We can install Python and the API:

sudo apt install python3 python3-pip
pip3 install pytradfri

We will now write a simple script that takes the security key, authenticates with the gateway and asks it to reboot. Place the following in /usr/local/bin/reboot_tradfri.py and make it executable with chmod 755 /usr/local/bin/reboot_tradfri.py.

#!/usr/bin/env python3
"""
Reboots a IKEA Tradfri gatetway.

This can be used from a crontab to avoid a memory leak in the tradfri firmware.
"""

from pytradfri import Gateway
from pytradfri.api.libcoap_api import APIFactory, retry_timeout
from pytradfri.error import PytradfriError
from pytradfri.util import load_json, save_json

import uuid
import argparse
import json

TIMEOUT_SECONDS = 40


def parse_args():
    parser = argparse.ArgumentParser(description=__doc__)
    parser.add_argument('host',
                        metavar='IP',
                        type=str,
                        help='IP Address of your Tradfri gateway')
    parser.add_argument('--key',
                        '-k',
                        required=True,
                        help='Security code found on your Tradfri gateway')
    parser.add_argument('--config',
                        '-c',
                        required=True,
                        type=argparse.FileType('a+'),
                        help="Path to the configuration file. Will be created if it does not exist.")

    args = parser.parse_args()

    if len(args.key) != 16:
        parser.error("Security key must be 16 char long")

    return args


def load_identity(config_file):
    config = json.load(config_file)
    return config['identity'], config['psk']


def save_identity(config_file, identity, psk):
    conf = {'identity': identity, 'psk': psk}
    config_file.seek(0)
    config_file.truncate()
    json.dump(conf, config_file, indent=2)


def main():
    args = parse_args()

    args.config.seek(0)

    try:
        # Try to load a pre-existing shared key from the configuration file
        identity, psk = load_identity(args.config)
        api_factory = APIFactory(host=args.host, psk_id=identity, psk=psk, timeout=TIMEOUT_SECONDS)

....

▸ **ACTIVITIES**:
• A. According to the docstring of the Tradfri reboot script, why would someone run it from a crontab?
• B. Reproduce the stretch of the Tradfri reboot script from "return args" through "config_file.seek(0)".

Collected data
....

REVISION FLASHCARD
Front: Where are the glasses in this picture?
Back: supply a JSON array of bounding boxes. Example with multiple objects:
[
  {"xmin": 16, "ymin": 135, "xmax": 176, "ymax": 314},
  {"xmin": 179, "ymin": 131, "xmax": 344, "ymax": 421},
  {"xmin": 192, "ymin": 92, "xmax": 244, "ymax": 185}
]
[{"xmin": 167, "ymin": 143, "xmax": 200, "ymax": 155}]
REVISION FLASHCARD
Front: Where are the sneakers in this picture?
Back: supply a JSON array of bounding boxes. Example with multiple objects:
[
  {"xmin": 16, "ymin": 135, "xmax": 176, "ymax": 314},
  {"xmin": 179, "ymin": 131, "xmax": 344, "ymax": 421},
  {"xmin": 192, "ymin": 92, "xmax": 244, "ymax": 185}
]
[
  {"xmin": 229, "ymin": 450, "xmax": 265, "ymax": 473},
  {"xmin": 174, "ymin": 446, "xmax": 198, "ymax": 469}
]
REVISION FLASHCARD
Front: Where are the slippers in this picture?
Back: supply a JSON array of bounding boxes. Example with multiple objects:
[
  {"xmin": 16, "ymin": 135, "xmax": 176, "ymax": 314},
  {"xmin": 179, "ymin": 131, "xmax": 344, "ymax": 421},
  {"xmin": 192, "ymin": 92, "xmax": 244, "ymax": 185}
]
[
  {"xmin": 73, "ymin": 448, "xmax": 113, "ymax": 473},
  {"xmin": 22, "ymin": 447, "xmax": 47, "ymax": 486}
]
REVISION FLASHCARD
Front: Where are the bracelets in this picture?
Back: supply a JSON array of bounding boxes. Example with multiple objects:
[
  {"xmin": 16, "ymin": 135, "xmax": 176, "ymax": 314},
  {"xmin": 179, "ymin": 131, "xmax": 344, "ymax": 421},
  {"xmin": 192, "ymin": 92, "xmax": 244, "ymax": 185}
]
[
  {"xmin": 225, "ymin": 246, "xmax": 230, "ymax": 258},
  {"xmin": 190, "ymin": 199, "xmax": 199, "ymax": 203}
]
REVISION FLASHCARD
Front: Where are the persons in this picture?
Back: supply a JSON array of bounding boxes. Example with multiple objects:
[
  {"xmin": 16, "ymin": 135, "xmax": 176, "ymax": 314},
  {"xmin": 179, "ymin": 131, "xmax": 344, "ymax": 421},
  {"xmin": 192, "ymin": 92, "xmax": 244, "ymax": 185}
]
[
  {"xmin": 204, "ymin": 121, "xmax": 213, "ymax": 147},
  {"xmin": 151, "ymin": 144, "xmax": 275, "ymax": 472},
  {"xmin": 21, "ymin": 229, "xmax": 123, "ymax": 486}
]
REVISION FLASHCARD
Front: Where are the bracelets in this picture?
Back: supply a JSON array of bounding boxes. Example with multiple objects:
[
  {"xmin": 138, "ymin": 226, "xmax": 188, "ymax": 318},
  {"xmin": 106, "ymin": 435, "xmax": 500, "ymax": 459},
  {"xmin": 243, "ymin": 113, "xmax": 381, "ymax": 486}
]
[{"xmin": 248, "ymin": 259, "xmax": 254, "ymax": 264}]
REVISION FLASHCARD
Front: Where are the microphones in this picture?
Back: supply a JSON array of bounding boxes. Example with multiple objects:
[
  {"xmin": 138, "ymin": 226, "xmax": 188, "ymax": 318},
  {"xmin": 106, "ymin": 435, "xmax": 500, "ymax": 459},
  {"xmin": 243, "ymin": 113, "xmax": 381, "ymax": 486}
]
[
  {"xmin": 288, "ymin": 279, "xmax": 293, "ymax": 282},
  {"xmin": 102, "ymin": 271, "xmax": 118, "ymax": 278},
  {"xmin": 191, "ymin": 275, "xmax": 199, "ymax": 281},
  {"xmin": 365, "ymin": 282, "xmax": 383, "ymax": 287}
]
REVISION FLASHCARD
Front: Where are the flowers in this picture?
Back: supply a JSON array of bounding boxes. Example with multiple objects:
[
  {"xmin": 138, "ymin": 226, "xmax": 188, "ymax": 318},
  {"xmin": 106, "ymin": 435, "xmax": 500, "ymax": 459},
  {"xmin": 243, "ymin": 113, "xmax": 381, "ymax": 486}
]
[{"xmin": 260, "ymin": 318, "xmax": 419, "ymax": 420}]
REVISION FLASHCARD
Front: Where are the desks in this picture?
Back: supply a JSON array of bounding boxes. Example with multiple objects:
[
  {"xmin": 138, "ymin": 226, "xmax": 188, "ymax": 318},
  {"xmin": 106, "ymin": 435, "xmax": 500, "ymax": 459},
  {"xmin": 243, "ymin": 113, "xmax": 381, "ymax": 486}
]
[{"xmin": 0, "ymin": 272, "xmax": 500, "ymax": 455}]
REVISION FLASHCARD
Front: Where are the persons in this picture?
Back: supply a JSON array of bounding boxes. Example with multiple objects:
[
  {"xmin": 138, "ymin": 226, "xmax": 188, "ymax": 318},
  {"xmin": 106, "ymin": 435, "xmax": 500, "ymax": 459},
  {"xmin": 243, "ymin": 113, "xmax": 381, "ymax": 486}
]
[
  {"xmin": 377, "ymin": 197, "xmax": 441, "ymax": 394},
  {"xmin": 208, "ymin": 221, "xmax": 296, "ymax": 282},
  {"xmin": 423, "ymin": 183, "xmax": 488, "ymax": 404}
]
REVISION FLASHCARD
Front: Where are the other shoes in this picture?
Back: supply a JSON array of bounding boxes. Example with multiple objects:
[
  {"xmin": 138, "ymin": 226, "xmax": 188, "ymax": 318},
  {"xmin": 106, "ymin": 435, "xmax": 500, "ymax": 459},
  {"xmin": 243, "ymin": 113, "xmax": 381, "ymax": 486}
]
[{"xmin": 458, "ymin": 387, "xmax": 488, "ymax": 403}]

....

▸ **YOUR WRITTEN ANSWERS**:
• A. Running it from a crontab regularly reboots the IKEA Tradfri gateway, which avoids a memory leak in the Tradfri firmware.

• B.
return args


def load_identity(config_file):
    config = json.load(config_file)
    return config['identity'], config['psk']


def save_identity(config_file, identity, psk):
    conf = {'identity': identity, 'psk': psk}
    config_file.seek(0)